There are two types of fixed deposits available viz: company fixed deposits and bank fixed deposits.
 
Let us closely look at the difference between the two on important parameters:


 
1. Interest rates

Interest rates on bank deposits are determined by banks and are as per the interest rates movements by RBI as well as the liquidity needs of each bank.
Within banks co-operative banks offer higher interest rates than public and private sector banks. Risk in co-operative banks is also higher when compared to the public and private sector ones.
Company fixed deposits offer higher interest rates than banks as companies compete with banks to attract investor money.
Interest payment frequency varies from monthly to quarterly to semi-annual to annual in case of both bank and company fixed deposits. Investor has the facility to get the interest credited to their bank accounts.

2. Safety

Bank deposits are guaranteed upto Rs 1 lac per account holder per bank as deposit insurance is taken by the bank with the Deposit insurance and Credit Corporation of India, which is a subsidiary of RBI.
 
In the past, RBI has played an active role in the merger of failed banks with successful ones and has not allowed depositors money to be lost in case of a bank failure.
Corporate fixed deposits are unsecured in nature and are not guaranteed by the issuing company.
 

3. Ratings


Most companies get their fixed deposits rated from rating agencies to give a comfort factor to the investors.Higher the rating, stronger is the company.
AAA rating is the highest available. It is recommended to invest in company fixed deposits which are rated AAA as lower ratings means higher risk of default.

4. Liquidity

Both company and bank fixed deposits are liquid though in case of company fixed deposits some companies do not allow anytime withdrawal. Investors need to read the application form carefully before investing.
But both of them offer a “loan against FD” facility.

5. Tax

Interest earned is fully taxable.

Banks deduct tax at source (TDS) on deposits if the total interest earned on all fixed deposits / recurring deposits in a bank (at all branches of the bank) is more than Rs.10, 000 in a financial year.

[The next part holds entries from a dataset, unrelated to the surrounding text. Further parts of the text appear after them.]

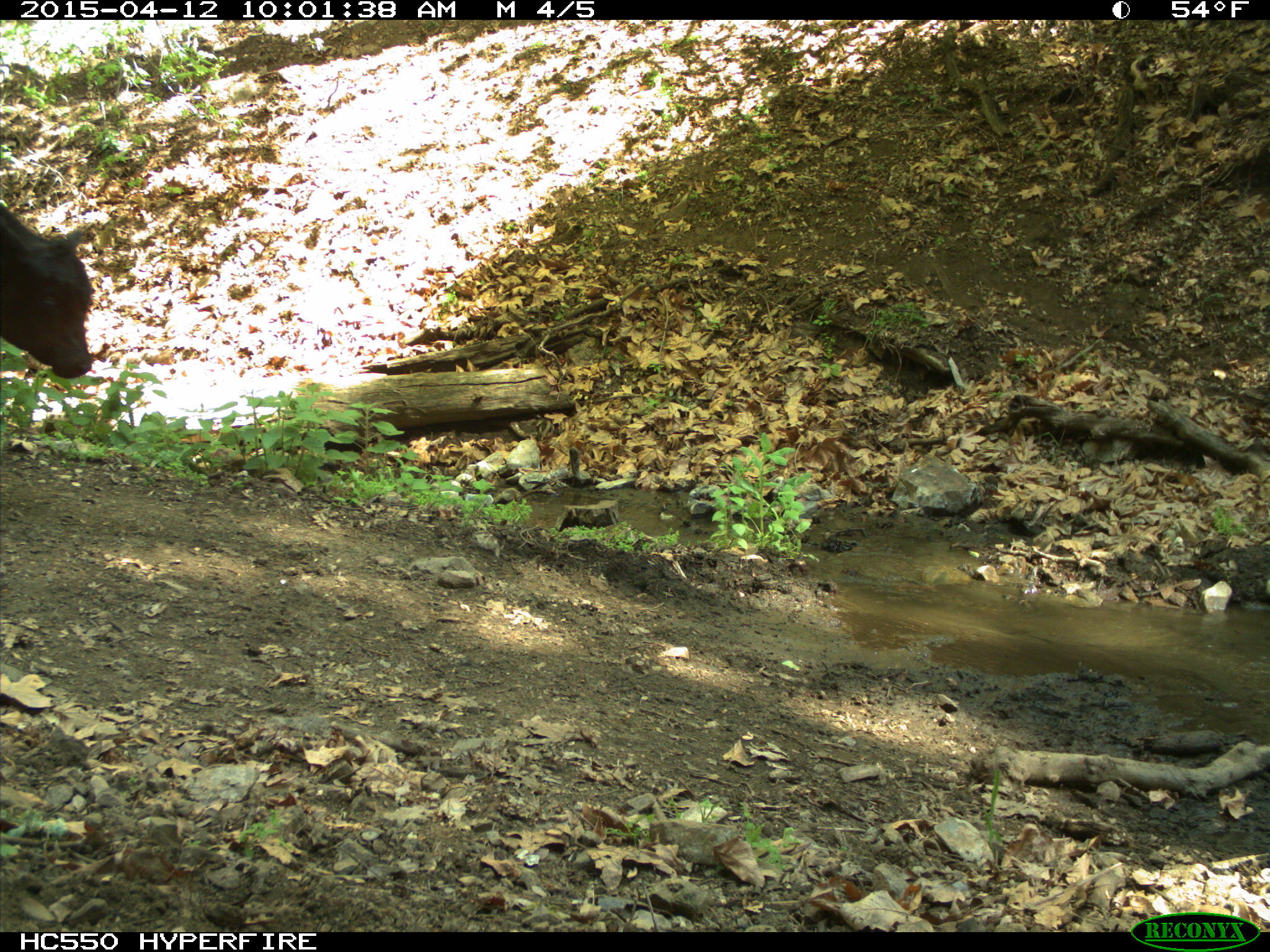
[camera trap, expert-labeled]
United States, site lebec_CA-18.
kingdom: Animalia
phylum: Chordata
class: Mammalia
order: Artiodactyla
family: Bovidae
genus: Bos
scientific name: Bos taurus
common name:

TDS is deducted at the rate of 10% if PAN is submitted or else it is at the rate of 20%

In case of company fixed deposit, the TDS limit of the interest earned is caped at Rs 5,000in a financial year.

The companies would deduct tax at source if the interest earned in a financial year exceeds Rs 5,000 as per the tax slab of the individual.
 
Distributing the FD investments across various companies so that the interest earned does not exceed the permissible level is an effective option to avoid TDS

Happy Investing!

Disclaimer: Investment in securities market are subject to market risks, read all the related documents carefully before investing.